__REQUIRED TASK__: Copy each of the following rows word for word, leaving nothing out and changing nothing.

__SOURCE DATA__:
───

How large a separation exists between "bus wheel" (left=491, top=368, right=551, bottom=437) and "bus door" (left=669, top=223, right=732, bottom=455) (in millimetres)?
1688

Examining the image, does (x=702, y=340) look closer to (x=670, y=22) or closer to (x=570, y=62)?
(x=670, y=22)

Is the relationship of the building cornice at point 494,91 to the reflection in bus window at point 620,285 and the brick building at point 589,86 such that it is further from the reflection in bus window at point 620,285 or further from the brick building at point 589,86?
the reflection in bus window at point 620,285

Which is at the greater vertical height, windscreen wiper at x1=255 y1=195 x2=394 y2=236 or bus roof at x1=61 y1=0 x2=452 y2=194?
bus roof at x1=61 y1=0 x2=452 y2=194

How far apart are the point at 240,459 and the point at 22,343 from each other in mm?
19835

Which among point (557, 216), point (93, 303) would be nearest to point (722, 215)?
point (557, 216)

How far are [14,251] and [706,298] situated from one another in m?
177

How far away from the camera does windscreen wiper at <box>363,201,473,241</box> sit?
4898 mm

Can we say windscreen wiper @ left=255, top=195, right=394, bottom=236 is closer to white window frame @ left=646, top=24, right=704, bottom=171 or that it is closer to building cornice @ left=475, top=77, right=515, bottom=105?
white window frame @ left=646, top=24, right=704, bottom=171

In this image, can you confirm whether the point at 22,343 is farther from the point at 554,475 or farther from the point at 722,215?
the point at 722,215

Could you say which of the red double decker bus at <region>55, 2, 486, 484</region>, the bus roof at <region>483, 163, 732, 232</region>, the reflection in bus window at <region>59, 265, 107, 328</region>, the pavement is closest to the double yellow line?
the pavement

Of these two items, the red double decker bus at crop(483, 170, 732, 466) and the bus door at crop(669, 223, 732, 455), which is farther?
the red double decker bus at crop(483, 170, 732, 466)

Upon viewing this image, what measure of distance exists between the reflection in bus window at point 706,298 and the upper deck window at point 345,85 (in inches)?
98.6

───

__THE SOLUTION__:
How large a separation exists between "bus wheel" (left=491, top=368, right=551, bottom=437) and "bus door" (left=669, top=223, right=732, bottom=455) (in millimetres)?
1688

Examining the image, does (x=702, y=340) look closer to (x=670, y=22) or closer to (x=570, y=62)?
(x=670, y=22)

Is the relationship of the building cornice at point 494,91 to the reflection in bus window at point 620,285 and the brick building at point 589,86 such that it is further from the reflection in bus window at point 620,285 or further from the brick building at point 589,86?
the reflection in bus window at point 620,285

Which is at the greater vertical height, windscreen wiper at x1=255 y1=195 x2=394 y2=236 or bus roof at x1=61 y1=0 x2=452 y2=194?
bus roof at x1=61 y1=0 x2=452 y2=194

How far apart are the point at 240,459 and the point at 22,343 from each other in mm?
19835

Which among point (557, 216), point (93, 303) would be nearest to point (722, 215)?
point (557, 216)

How far are [14,251] and [706,298] situated from one another in m?
177

How far away from the camera does windscreen wiper at <box>363,201,473,241</box> sit?
4898 mm

Can we say windscreen wiper @ left=255, top=195, right=394, bottom=236 is closer to white window frame @ left=646, top=24, right=704, bottom=171 or that it is closer to building cornice @ left=475, top=77, right=515, bottom=105?
white window frame @ left=646, top=24, right=704, bottom=171

In this image, can you confirm whether the point at 22,343 is farther from the point at 554,475 or farther from the point at 722,215?
the point at 722,215

Could you say which of the red double decker bus at <region>55, 2, 486, 484</region>, the bus roof at <region>483, 163, 732, 232</region>, the reflection in bus window at <region>59, 265, 107, 328</region>, the pavement is closest to the double yellow line?
the pavement

Of these two items, the red double decker bus at crop(483, 170, 732, 466) and the bus door at crop(669, 223, 732, 455), which is farther?
the red double decker bus at crop(483, 170, 732, 466)

Upon viewing this image, what measure of distance exists between the reflection in bus window at point 706,298 and the upper deck window at point 345,85 (in inches)?
98.6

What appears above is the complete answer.